PADGETT: Yes. And I think we've started to hear that already, for example, in Central America, which is perhaps experiencing the worst spate of drug violence right now. In addition to us being so surprised that President Santos said that this should be discussed, a real law and order type like new Guatemalan President Otto Perez, a former military man, has stepped forward and said: Yes, this is something we need to reconsider.

And part of this comes from the fact that they also don't think that the United States is doing its share to cut demand. The United States has the most voracious demand for drug consumption of any country in the world. And there's also a feeling that, well, if the United States isn't doing its part to decrease that demand, well then we have no choice then to look at alternative ideas like legalizing drugs.

HURTADO: If you're just joining us, you're listening to TELL ME MORE from NPR News. We're speaking with Tim Padgett of Time magazine about the Summit of the Americas being held this weekend in Cartagena, Colombia. So, Tim, a lot of talk about drugs but what are some of the other topics we expect to hear about?

PADGETT: Well, the other inter-American elephant in the room that will probably be discussed to an extent that the United States would prefer not to have to deal with is Cuba. Just before the summit, there was a lot of talk in the hemisphere about trying to get Cuba reintegrated into the diplomatic community in this hemisphere. And there was a big push to get Cuba invited to this summit.

In a bow to the United States and in a bow to the democratic charter of the organization of American states, President Santos agreed not to invite Cuba to this summit. But what he did do - again, to the surprise of many people - was a few weeks ago he visited Havana himself, personally, and had a face-to-face with Cuban President Raul Castro and pledged to him that, while they would not invite Cuba to this summit, they would, at this summit, try to find ways to have Cuba invited to the next summit.

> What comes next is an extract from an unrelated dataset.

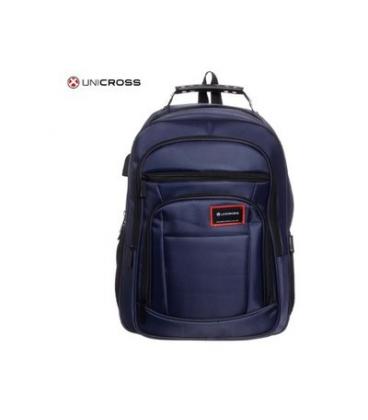 MOCHILA PORTATIL UNICROSS VANGUARD 19 AZUL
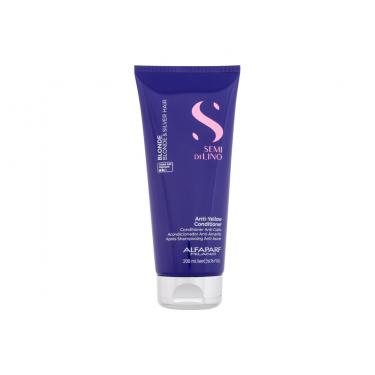 Alfaparf Milano Semi Di Lino Anti-Yellow Conditioner  200Ml    Ženski (Regenerator)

HURTADO: You were mentioning the elephant in the room, Cuba. Certainly, the Brazilian president and President Obama had some tension in an earlier visit this month. And then, of course, another elephant in the room that's not invited, China, has a growing influence in Latin America. Does all of this suggest, Tim, that the U.S. is losing influence in the region?

PADGETT: Oh, yes. And I think even the U.S. would admit that. And I think there are many in the U.S. government who would say that's not necessarily a bad thing for Latin America to be sort of cutting this dependence that it's had on the United States for so many decades, if not centuries, is in many ways a healthy thing.

The problem, though, is as you point out, you know, the inroads that China is making, mainly economically, but some worry eventually politically. And it's a double-edged sword for Latin America as well, because while China's voracious appetite for the commodities, the raw materials that Latin America sells has helped fuel the Latin American economic boom of late, it's also revealing that Latin American economies are depending too much on raw materials to bolster their economies and not enough on the development of more high tech manufactured value-added goods that are what really helps developing countries become developed.

HURTADO: And so, it's almost transferring dependence from the U.S. in the previous century to China in this century, perhaps?

PADGETT: That's a good point. That's a fear. And it's a question - we interviewed President Santos earlier this month and that's one of the questions we put to him. And he admitted that this is something that, for example, at this summit that Latin American countries are going to have to start confronting.

HURTADO: Tim Padgett is the Miami and Latin America bureau chief for Time magazine. He joined us from his home in Miami. Thank you, Tim.